- [Exercise directions] Copy the listing below word for word, with every line unchanged. Leave out the pictures.

>>>>>

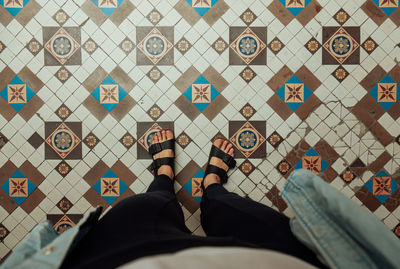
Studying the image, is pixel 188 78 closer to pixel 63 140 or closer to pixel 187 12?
pixel 187 12

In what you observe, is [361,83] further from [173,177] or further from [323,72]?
[173,177]

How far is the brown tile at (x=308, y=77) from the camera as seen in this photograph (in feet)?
4.34

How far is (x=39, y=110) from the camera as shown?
1.33 m

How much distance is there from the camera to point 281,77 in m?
1.32

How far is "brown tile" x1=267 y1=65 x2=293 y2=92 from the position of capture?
132 centimetres

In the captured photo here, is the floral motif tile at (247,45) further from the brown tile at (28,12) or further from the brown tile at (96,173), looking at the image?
the brown tile at (28,12)

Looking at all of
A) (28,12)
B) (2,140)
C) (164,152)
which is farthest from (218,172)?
(28,12)

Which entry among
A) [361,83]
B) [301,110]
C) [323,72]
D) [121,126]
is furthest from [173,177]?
[361,83]

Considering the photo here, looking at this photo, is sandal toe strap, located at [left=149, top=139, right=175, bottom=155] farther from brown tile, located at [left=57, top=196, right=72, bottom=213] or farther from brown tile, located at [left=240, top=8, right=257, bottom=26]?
brown tile, located at [left=240, top=8, right=257, bottom=26]

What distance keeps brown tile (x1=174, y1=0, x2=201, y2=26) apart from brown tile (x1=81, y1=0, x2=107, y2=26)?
38 centimetres

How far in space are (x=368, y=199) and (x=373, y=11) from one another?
984 mm

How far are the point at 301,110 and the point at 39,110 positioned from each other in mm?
1388

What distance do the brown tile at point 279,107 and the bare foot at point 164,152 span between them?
55 centimetres

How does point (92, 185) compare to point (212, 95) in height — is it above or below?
below
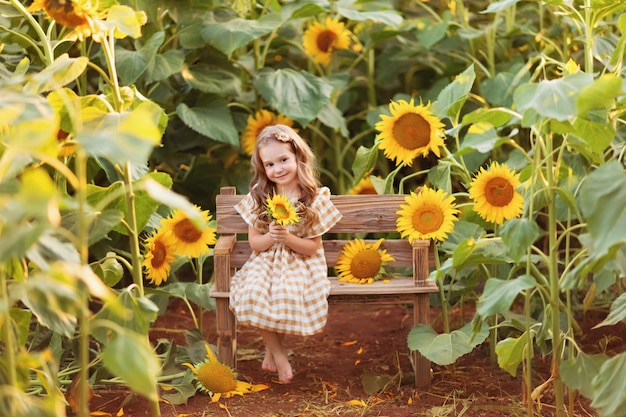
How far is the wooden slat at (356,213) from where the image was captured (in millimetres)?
2877

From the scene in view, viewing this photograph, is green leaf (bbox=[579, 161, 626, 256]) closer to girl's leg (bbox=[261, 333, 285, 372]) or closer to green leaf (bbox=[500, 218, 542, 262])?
green leaf (bbox=[500, 218, 542, 262])

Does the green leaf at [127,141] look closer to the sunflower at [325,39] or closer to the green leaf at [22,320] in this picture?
the green leaf at [22,320]

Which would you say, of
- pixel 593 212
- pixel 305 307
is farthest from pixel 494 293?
pixel 305 307

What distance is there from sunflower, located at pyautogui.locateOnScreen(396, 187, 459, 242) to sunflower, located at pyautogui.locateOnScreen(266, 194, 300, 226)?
1.17 feet

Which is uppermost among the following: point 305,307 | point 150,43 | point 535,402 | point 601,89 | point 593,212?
point 150,43

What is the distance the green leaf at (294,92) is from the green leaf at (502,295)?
1369 mm

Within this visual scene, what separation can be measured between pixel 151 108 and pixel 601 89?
988 millimetres

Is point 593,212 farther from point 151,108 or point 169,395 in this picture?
point 169,395

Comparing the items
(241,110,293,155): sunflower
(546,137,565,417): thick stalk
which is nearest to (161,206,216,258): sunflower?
(241,110,293,155): sunflower

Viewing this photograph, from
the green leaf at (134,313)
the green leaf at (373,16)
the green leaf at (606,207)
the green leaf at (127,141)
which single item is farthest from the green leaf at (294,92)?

<<<<<

- [Solution]
Studying the image, is pixel 188 78 closer to pixel 63 140 or closer to pixel 187 12?
pixel 187 12

In what you observe, is [361,83] further from [173,177] or further from [323,72]?
[173,177]

How far is the brown tile at (x=308, y=77) from the camera as seen in this photograph (in feet)?
4.34

How far is (x=39, y=110) from the camera as shown?
1.33 m

How much distance is there from the camera to point 281,77 in m?
1.32

How far is "brown tile" x1=267 y1=65 x2=293 y2=92 from the position of capture?
132 centimetres

In the captured photo here, is the floral motif tile at (247,45) further from the brown tile at (28,12) or further from the brown tile at (96,173), looking at the image?
the brown tile at (28,12)

Looking at all of
A) (28,12)
B) (2,140)
C) (164,152)
which is farthest from (218,172)?
(28,12)

Which entry among
A) [361,83]
B) [301,110]
C) [323,72]
D) [121,126]
is furthest from [173,177]?
[361,83]

Considering the photo here, looking at this photo, is sandal toe strap, located at [left=149, top=139, right=175, bottom=155] farther from brown tile, located at [left=57, top=196, right=72, bottom=213] or farther from brown tile, located at [left=240, top=8, right=257, bottom=26]?
brown tile, located at [left=240, top=8, right=257, bottom=26]

What distance keeps brown tile (x1=174, y1=0, x2=201, y2=26) apart from brown tile (x1=81, y1=0, x2=107, y2=26)?
38 centimetres

How far in space are (x=368, y=199) and (x=373, y=11) from one another?
984 mm

How far are the point at 301,110 and the point at 39,110 positioned from each other in mm?
1388

What distance do the brown tile at point 279,107 and the bare foot at point 164,152 span between them?
55 centimetres

How does point (92, 185) compare to point (212, 95) in height — is it above or below?
below
How far is the wooden slat at (356,213) from where the image was captured (in millimetres)?
2877

From the scene in view, viewing this photograph, is green leaf (bbox=[579, 161, 626, 256]) closer to girl's leg (bbox=[261, 333, 285, 372]) or closer to green leaf (bbox=[500, 218, 542, 262])?
green leaf (bbox=[500, 218, 542, 262])

Does the green leaf at [127,141] look closer to the sunflower at [325,39] or closer to the green leaf at [22,320] in this picture?
the green leaf at [22,320]

Which would you say, of
- pixel 593 212
- pixel 305 307
is farthest from pixel 494 293?
pixel 305 307

What distance is there from sunflower, located at pyautogui.locateOnScreen(396, 187, 459, 242) to sunflower, located at pyautogui.locateOnScreen(266, 194, 300, 226)?
1.17 feet

Which is uppermost among the following: point 305,307 | point 150,43 | point 535,402 | point 601,89 | point 593,212?
point 150,43

What is the distance the green leaf at (294,92) is from the green leaf at (502,295)?
1369 mm

Within this visual scene, what separation can be measured between pixel 151 108 and pixel 601 89?
988 millimetres

Is point 593,212 farther from point 151,108 or point 169,395 in this picture?
point 169,395

Comparing the items
(241,110,293,155): sunflower
(546,137,565,417): thick stalk
which is nearest to (161,206,216,258): sunflower?
(241,110,293,155): sunflower

Viewing this photograph, from
the green leaf at (134,313)
the green leaf at (373,16)
the green leaf at (606,207)
the green leaf at (127,141)
which single item is farthest from the green leaf at (294,92)?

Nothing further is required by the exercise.